START TEXT FOR ANALYSIS

Parasitoid wasps, like Cotesia congregata, use hornworms as a food source for their developing young. These wasps deposit their eggs inside the hornworm’s body and the larval wasps develop within the caterpillar, feeding on it as they progress through their life cycle. When pupation takes place, the immature wasps spin small, white, silken cocoons that protrude from the body of the still-living caterpillar. The cocoon-covered hornworms are a sight of great interest in the garden, and many fear that the parasitized caterpillars will have a negative impact on their garden. In fact, the opposite is true because the hornworm will eventually die and several adult wasps will emerge, mate, and seek out additional hornworm hosts for their eggs."

Revenge of a parasitoid wasp - REK

So fear not, defend your tomato plants with a clear conscious.

END TEXT FOR ANALYSIS
START STUDY MATERIAL

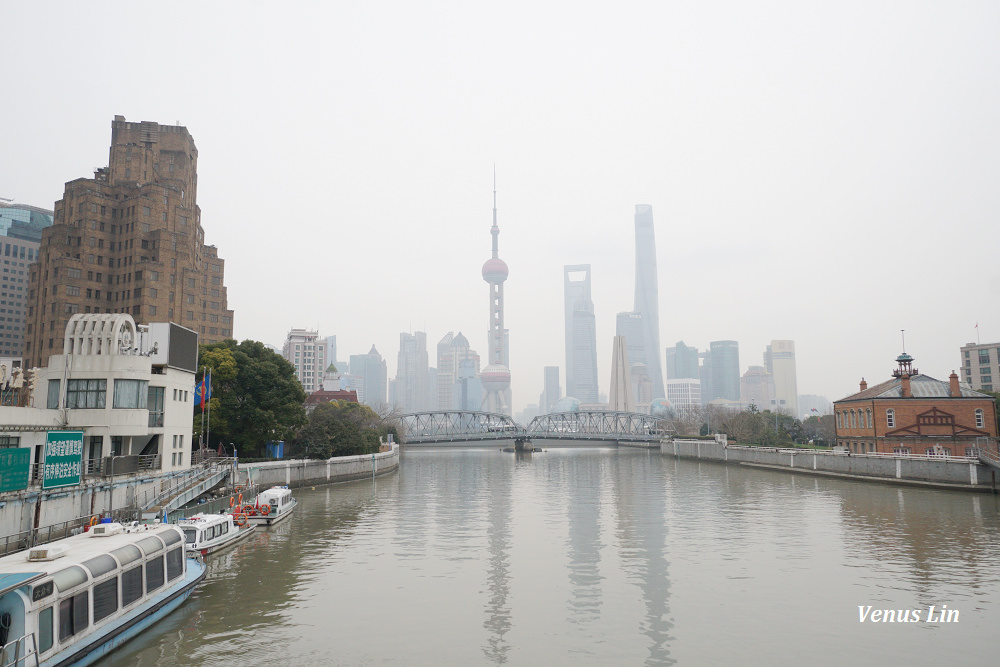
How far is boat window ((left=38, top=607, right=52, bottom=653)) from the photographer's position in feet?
55.9

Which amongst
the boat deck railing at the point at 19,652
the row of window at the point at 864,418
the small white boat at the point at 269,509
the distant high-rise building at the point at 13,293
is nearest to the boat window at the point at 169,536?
the boat deck railing at the point at 19,652

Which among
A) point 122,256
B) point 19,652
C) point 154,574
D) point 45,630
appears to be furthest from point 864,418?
point 122,256

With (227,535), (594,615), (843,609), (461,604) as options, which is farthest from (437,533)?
(843,609)

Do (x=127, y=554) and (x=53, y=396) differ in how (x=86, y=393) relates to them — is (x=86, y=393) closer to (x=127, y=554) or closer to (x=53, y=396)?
(x=53, y=396)

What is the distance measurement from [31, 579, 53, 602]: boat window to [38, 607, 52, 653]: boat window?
13.6 inches

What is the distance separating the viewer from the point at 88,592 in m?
19.2

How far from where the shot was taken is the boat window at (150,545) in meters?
23.0

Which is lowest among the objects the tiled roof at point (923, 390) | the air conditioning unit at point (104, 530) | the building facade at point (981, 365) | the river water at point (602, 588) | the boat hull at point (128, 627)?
the river water at point (602, 588)

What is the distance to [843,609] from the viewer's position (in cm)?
2455

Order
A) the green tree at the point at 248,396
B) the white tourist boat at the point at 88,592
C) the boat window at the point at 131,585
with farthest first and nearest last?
the green tree at the point at 248,396, the boat window at the point at 131,585, the white tourist boat at the point at 88,592

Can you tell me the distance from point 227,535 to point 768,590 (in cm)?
2743

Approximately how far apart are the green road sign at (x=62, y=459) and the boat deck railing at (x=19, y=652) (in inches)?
746

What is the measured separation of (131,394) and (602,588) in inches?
1342

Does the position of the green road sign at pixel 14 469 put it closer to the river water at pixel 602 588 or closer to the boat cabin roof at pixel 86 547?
the river water at pixel 602 588
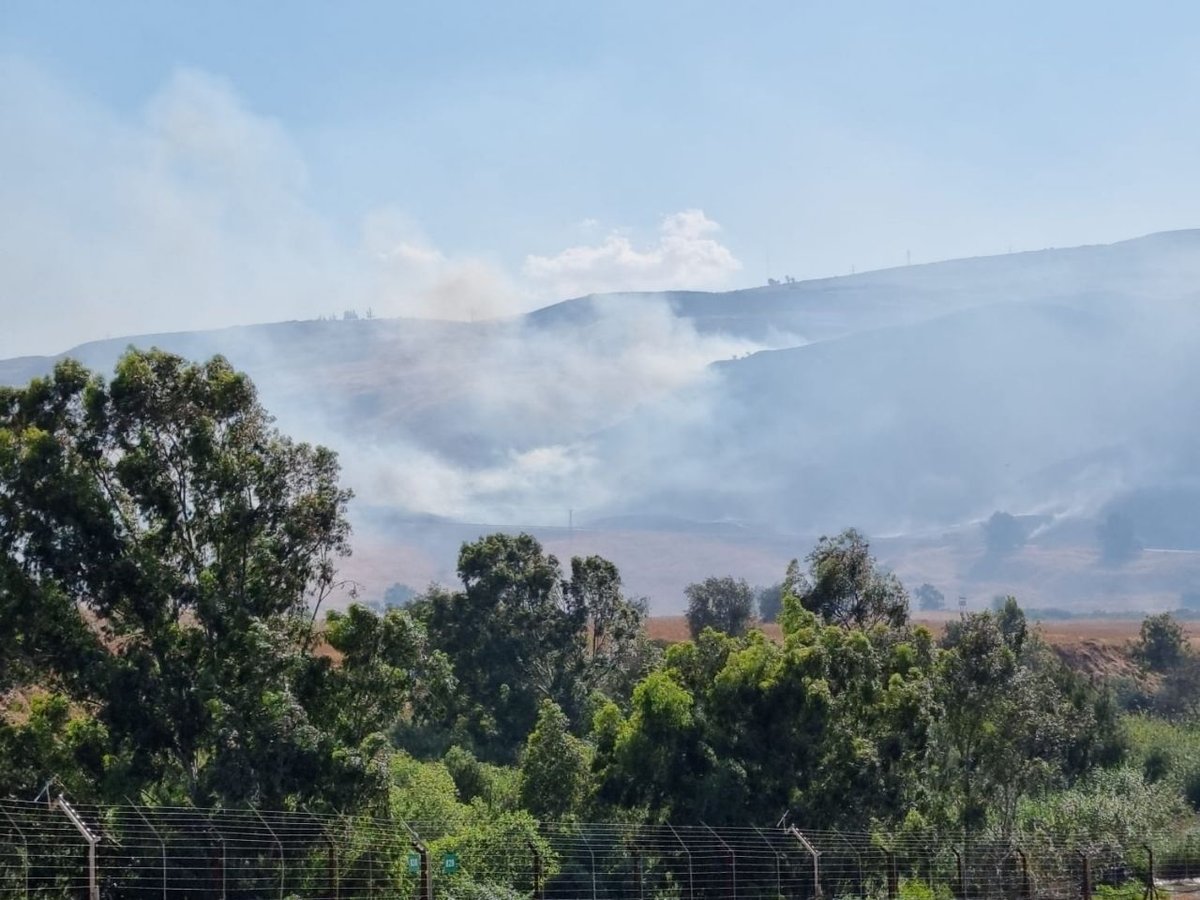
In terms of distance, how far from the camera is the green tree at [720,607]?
311 feet

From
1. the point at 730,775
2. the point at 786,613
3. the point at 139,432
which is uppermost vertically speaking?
the point at 139,432

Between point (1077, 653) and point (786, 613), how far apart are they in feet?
268

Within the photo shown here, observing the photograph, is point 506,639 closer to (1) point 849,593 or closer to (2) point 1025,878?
(1) point 849,593

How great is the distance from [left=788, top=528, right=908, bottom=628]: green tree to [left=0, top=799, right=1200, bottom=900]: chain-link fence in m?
8.64

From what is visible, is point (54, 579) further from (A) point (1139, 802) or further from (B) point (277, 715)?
(A) point (1139, 802)

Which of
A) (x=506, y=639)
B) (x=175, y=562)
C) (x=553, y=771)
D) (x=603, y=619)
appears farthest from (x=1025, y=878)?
(x=603, y=619)

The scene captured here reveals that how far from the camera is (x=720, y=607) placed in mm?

END STUDY MATERIAL

# TASKS TO PERFORM:
1. Write out the passage on parasitoid wasps and hornworms, everything from "Parasitoid wasps, like" down to "a clear conscious.".
2. List the words the passage on parasitoid wasps and hornworms uses to describe the cocoons the immature wasps spin.
3. Give what follows the last sentence of the passage on parasitoid wasps and hornworms.

# RESULTS FOR EACH TASK:
1.
Parasitoid wasps, like Cotesia congregata, use hornworms as a food source for their developing young. These wasps deposit their eggs inside the hornworm’s body and the larval wasps develop within the caterpillar, feeding on it as they progress through their life cycle. When pupation takes place, the immature wasps spin small, white, silken cocoons that protrude from the body of the still-living caterpillar. The cocoon-covered hornworms are a sight of great interest in the garden, and many fear that the parasitized caterpillars will have a negative impact on their garden. In fact, the opposite is true because the hornworm will eventually die and several adult wasps will emerge, mate, and seek out additional hornworm hosts for their eggs."

Revenge of a parasitoid wasp - REK

So fear not, defend your tomato plants with a clear conscious.

2.
small
white
silken

3.
Saturday, August 21, 2021

Cicada Emerging

Not an Alien  -  Frank Johnson

There are two predictable events in August, cicada appearance and the emergence of their photographers.  Frank Johnson started this year's cycle with his dramatic photograph above of cicada eclosing, looking like it came out of a space movie.  Most species are green the first few hours, darkening as the air dry their wings and bodies.

Next Su Lyn Rogers sent me this beauty.  When she initially found it on a 10 PM dog walk, it was a newly-emerged cicada crawling on the sidewalk. She says:

"Under the porch light, I could see that it was still wearing some of the soil from its underground stage that had lasted for at least two years. I recorded some videos, then left it outside on a birdhouse on my bench intending to check on its progress later."

She sent this video as it crawled around, looking for a place to eclose.

Freshly eclosed  - Su Lyn Rogers

When she returned later it had completed molting.  MDC Discover Nature has descriptions of the different annual species which we can't identify with this fresh specimen until it dries out.

These are called annual cicada as they appear every August and September, unlike the 13 and 17 year periodic cicada which get all the glory in the press.  This however is deceiving as the life cycle of an individual is over two to five years.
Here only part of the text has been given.